Esta, escola tem, na verdade, o seu lado positivo ou seja, que contempla a vertente escatológica da profecia, fazendo com que o leitor possa estar atento ao tempo do fim. Só que este método dá lugar à especulação sem qualquer controlo. Não é contemplada por uma hermenêutica e exegese sadias para que o que se afirma possa estar consolidado e apoiado pelo próprio texto. E como o acontecimento anunciado está situado unicamente num futuro longínquo, não está submetido a nenhum controlo histórico que possa, de certa forma, verificar a viabilidade da tese proposta ou avançada.
- Historicista
Esta escola de interpretação profética vê o desenrolar da profecia à medida que o tempo histórica se desenrola, ou seja, desde o momento em que a profecia é pronunciada até ao tempo do fim. Isto quer dizer que o cumprimento da profecia não se restringe, de modo algum, ao passado (Preterismo), ou no fim do tempo (Futurista), mas que se prolonga ao longo do tempo até ao seu cumprimento.

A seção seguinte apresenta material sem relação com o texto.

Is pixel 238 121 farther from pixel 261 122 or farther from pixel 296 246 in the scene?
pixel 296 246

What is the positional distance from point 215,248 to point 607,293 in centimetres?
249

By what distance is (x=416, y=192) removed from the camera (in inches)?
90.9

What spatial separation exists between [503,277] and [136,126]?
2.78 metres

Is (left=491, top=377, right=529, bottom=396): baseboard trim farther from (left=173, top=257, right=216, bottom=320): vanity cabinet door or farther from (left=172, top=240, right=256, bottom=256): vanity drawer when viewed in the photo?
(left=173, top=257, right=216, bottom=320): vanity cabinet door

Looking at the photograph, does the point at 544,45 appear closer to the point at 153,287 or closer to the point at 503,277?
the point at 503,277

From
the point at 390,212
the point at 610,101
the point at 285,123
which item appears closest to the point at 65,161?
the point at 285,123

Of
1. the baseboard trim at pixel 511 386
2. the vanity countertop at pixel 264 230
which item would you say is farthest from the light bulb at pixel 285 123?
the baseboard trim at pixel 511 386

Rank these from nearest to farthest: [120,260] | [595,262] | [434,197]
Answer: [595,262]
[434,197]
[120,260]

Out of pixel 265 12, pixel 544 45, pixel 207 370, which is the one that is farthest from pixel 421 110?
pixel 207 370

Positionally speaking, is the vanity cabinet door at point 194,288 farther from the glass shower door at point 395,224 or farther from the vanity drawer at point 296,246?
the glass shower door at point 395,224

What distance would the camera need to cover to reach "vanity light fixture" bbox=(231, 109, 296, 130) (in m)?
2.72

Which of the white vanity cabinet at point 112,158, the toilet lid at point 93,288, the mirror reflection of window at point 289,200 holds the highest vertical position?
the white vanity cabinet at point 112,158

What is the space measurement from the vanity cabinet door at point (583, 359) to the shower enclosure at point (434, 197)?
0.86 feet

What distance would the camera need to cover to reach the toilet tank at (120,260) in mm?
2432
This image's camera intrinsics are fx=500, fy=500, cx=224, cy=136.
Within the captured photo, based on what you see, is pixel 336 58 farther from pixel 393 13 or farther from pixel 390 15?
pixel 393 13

Para esta escola de interpretação, as profecias cumprem todo o período histórico até à gloriosa vinda de Cristo. Na verdade, a melhor ilustração para nos ajudar a compreender esta forma de interpretação profética é a metáfora de um rio. Este começa a montante e termina a jusante, no mar. E, entre estes dois pontos, podemos ver como este vai fluindo ao longo de todo o percurso. Esta é a visão que um historicista tem do rio. Os preteristas olham para o mesmo rio, para o princípio, onde o rio nasce, nada mais. Os futuristas, olham para onde o rio desagua, o mar. O que podemos ver destes três cenários? Os historicistas, como dissemos, olham para onde o rio inicia o seu percurso e acompanham todo o seu trajecto até ao seu ponto final, o mar.
Os dois restantes sistemas de interpretação profética têm visões incompletas do todo onde se desenrola o tempo longo da profecia. Assim, podemos ver, na verdade, onde o rio começa, fase que é contemporânea ao profeta, quando ele profere o oráculo em causa. O rio, ao chegar ao seu fim, à sua fase final – o mar – não é mais do que a representação da 2ª vinda de Cristo. A escola historicista tem o mérito de ter em conta o carácter histórico da profecia bíblica. Com efeito, esta última forma de interpretação profética é a única a tomar à letra a profecia e a considerá-la no tempo da sua aplicação histórica e cronológica, pois encontra-se, ao contrário das outras escolas de interpretação profética, mais perto da intenção profunda do autor. No entanto esta forma de analisar o texto profético não está isento de tentações, ou seja, de encontrar, muitas vezes, a todo o custo a aplicação histórica da profecia. Ou seja, parte-se da História para o texto bíblico, em vez de se percorrer o caminho inverso, do texto bíblico à História. No Protestantismo, a Igreja Adventista é a única que permanece nesta escola de interpretação profética – a Historicista – tal, como dissemos acima, estavam nesta mesma linha de interpretação a Igreja dos Reformadores e mesmo antes.